→ **Excerpt provided**:

Legacy was an interesting sub-theme of this year’s True/False Festival. Several of the films in this year’s lineup consider the impact a person’s life and/or work have on family, fans and the world at large. Some of these movies, like Mucho Mucho Amor and Dick Johnson is Dead dealt with this topic in conjunction with the end of their subjects’ lives. Others, like Crip Camp considered the legacies of self-made communities, and the people that powered them.
Feels Good Man is also about legacy. It’s not nearly as loving as any of the above-named examples, however. Feels Good Man is, in some sense, a horror movie about the legacy of images, the ownership of images by their creators, and the lives they take on outside of the artists who make them. In particular, it’s a horror story about the life of one particular image: Pepe.
If you’ve been online much in the last six-ish years, you’ve definitely seen Pepe, the sad-looking frog and favorite symbol of the alt-right. Fans of underground comics know the character’s origin story is a little more complicated. Pepe was originally created by artist Matt Furie, as a character in his comic series Boys Club, about a bunch of anthropomorphic animal pals who hang out, play video games and party.
A specific frame from one of Furie’s strips featuring Pepe became a meme, which was then co-opted by message board users on 4Chan, which in turn became a breeding ground for Pepe’s use as an alt-right hate symbol. Furie was mostly unaware any of this was happening until it was almost too late to do anything about it and has spent the last few years trying to regain creative control of the character.

→ **Exercise instructions**: Name every film title that appears in the review of Feels Good Man. The listing has no connection to the review of Feels Good Man.

→ **Provided material**:
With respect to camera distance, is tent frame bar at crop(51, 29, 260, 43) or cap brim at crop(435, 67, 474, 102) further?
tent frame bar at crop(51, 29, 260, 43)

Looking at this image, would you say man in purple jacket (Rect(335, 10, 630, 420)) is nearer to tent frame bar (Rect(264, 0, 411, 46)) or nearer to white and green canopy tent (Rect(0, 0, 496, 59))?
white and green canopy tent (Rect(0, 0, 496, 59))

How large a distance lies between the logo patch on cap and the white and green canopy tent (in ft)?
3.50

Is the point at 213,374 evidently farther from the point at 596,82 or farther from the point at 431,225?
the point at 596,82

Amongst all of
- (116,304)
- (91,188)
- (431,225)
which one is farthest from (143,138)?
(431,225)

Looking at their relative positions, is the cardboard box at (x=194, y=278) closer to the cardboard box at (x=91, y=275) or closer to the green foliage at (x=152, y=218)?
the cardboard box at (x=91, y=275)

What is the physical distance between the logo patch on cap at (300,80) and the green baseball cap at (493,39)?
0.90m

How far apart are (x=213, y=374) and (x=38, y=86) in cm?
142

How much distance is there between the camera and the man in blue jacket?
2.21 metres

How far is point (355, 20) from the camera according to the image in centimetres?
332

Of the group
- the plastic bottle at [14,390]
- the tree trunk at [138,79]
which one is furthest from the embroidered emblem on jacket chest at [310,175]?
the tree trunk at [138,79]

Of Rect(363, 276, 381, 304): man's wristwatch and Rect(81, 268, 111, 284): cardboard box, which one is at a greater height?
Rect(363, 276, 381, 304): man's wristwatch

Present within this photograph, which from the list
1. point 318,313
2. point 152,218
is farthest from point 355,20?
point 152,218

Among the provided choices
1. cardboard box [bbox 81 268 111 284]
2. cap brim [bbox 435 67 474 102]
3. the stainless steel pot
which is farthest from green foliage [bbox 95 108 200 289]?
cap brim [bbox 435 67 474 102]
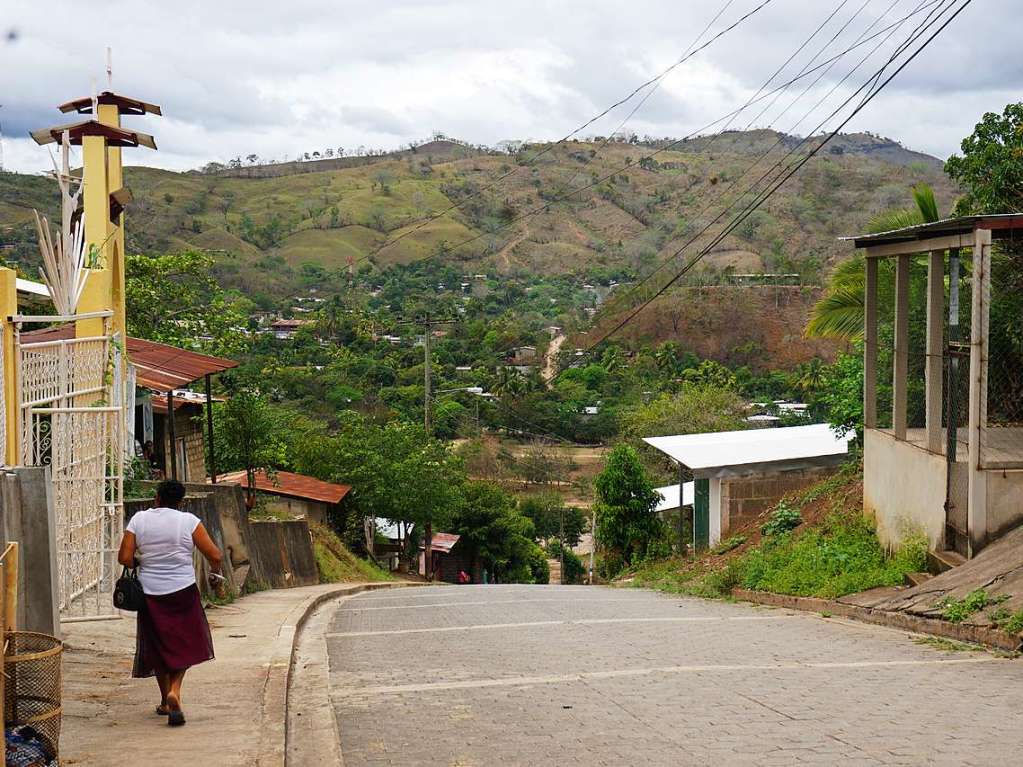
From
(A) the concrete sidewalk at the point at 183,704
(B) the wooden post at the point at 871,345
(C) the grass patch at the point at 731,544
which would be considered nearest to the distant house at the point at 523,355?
(C) the grass patch at the point at 731,544

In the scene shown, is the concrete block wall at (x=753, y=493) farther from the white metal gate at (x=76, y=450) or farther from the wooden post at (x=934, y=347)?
the white metal gate at (x=76, y=450)

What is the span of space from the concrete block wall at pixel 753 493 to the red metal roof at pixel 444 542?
72.0 ft

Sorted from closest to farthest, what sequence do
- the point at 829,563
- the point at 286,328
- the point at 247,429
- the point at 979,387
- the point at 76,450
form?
1. the point at 76,450
2. the point at 979,387
3. the point at 829,563
4. the point at 247,429
5. the point at 286,328

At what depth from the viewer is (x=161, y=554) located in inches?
269

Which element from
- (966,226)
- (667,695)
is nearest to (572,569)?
(966,226)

→ **Task solution**:
Mucho Mucho Amor
Dick Johnson is Dead
Crip Camp
Feels Good Man